One of the counsellors who had supervised her remembered the farewell chat he had conducted with the volunteers the night before their return home. He asked each of them to stand up and tell the group what they viewed as the most important feature of their participation. When they did, they all emphasized the importance of, and satisfaction gained from, giving to others.

 Malki was the last to speak. We were told that she spoke glowingly of what she had gained – of the happiness she had experienced in working with the children.

 Nearly a year before she was murdered, Malki and her friends, at the behest of their youth movement leader, wrote personal letters addressed to G-d, in which they expressed their prayers and requests for the upcoming Jewish New Year. They submitted them to her in sealed envelopes, the intention being to open and read them aloud the following year. The madricha (leader) brought us Malki’s sealed letter during the Shiva. Arnold, my husband, has not yet manged to bring himself to read it but, despite a torrent of tears, I did. Malki prayed for success in school and in her youth movement as a counselor (which she was to become several months later). She added the hope that our family would remain close and supportive of one another. Her request for Haya was particularly striking: not for a miracle, a cure or even a dramatic improvement. Ever modest, she asked that Haya learn to somehow convey to us which of our actions please and which disturb her.

▸ EXERCISE REQUIREMENTS:
**a.** From the passage about Malki, write out the part that opens with the words containing "One of the counsellors" and closes with "giving to others.".
**b.** List each thing Malki asked for in her letter, as the passage about her describes it.
**c.** Please carry on the passage about Malki from its final sentence.

▸ RECORDED INFORMATION:
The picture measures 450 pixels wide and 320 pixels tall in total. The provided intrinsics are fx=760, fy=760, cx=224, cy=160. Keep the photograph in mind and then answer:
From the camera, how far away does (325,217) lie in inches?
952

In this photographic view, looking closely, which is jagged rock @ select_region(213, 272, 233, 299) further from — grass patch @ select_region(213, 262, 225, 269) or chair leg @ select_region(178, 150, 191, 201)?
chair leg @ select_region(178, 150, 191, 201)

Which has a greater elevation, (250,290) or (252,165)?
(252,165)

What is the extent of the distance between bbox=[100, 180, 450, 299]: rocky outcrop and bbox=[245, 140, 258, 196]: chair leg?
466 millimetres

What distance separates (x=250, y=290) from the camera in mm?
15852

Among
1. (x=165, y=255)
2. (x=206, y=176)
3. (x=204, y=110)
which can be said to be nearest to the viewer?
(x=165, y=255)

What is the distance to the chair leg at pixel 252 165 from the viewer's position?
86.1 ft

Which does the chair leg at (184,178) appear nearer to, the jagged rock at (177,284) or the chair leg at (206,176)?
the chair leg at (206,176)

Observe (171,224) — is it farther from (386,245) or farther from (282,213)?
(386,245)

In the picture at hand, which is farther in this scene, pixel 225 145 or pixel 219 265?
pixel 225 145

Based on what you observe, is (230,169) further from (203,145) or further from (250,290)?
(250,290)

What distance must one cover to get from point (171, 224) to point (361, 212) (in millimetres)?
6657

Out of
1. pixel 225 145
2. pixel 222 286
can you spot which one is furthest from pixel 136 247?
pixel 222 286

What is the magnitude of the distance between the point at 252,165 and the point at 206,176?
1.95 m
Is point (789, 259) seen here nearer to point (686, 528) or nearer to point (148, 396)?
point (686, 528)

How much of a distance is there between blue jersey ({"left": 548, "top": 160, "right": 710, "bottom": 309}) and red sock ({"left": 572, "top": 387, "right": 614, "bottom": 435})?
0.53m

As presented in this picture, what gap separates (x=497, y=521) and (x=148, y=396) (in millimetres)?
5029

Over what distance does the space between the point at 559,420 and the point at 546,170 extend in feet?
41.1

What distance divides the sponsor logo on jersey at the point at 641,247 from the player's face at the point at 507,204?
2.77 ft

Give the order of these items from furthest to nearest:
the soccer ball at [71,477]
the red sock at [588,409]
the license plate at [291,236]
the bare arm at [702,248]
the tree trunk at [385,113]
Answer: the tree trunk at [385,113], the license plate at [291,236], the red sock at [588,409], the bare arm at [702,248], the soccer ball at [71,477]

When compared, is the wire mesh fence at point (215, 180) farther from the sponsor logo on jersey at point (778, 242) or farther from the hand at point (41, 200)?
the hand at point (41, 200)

▸ OUTPUTS IN ORDER:
**a.**
One of the counsellors who had supervised her remembered the farewell chat he had conducted with the volunteers the night before their return home. He asked each of them to stand up and tell the group what they viewed as the most important feature of their participation. When they did, they all emphasized the importance of, and satisfaction gained from, giving to others.

**b.**
- Success in school
- Success in her youth movement as a counselor
- That her family would remain close and supportive of one another
- That Haya learn to somehow convey which of the family's actions please her and which disturb her

**c.**
 In the final line of Malki’s letter, in small script because the page had already been filled, I read: “…and that I’ll be alive and that the Messiah should come”.  


People have told us that our precious memories will eventually bring comfort. But at this point that seems impossible. I cannot conjure up even one of those I have mentioned without crying over the tragic loss that has befallen us, her friends, and the many others she surely would have helped had she been allowed to live out her life to its full course.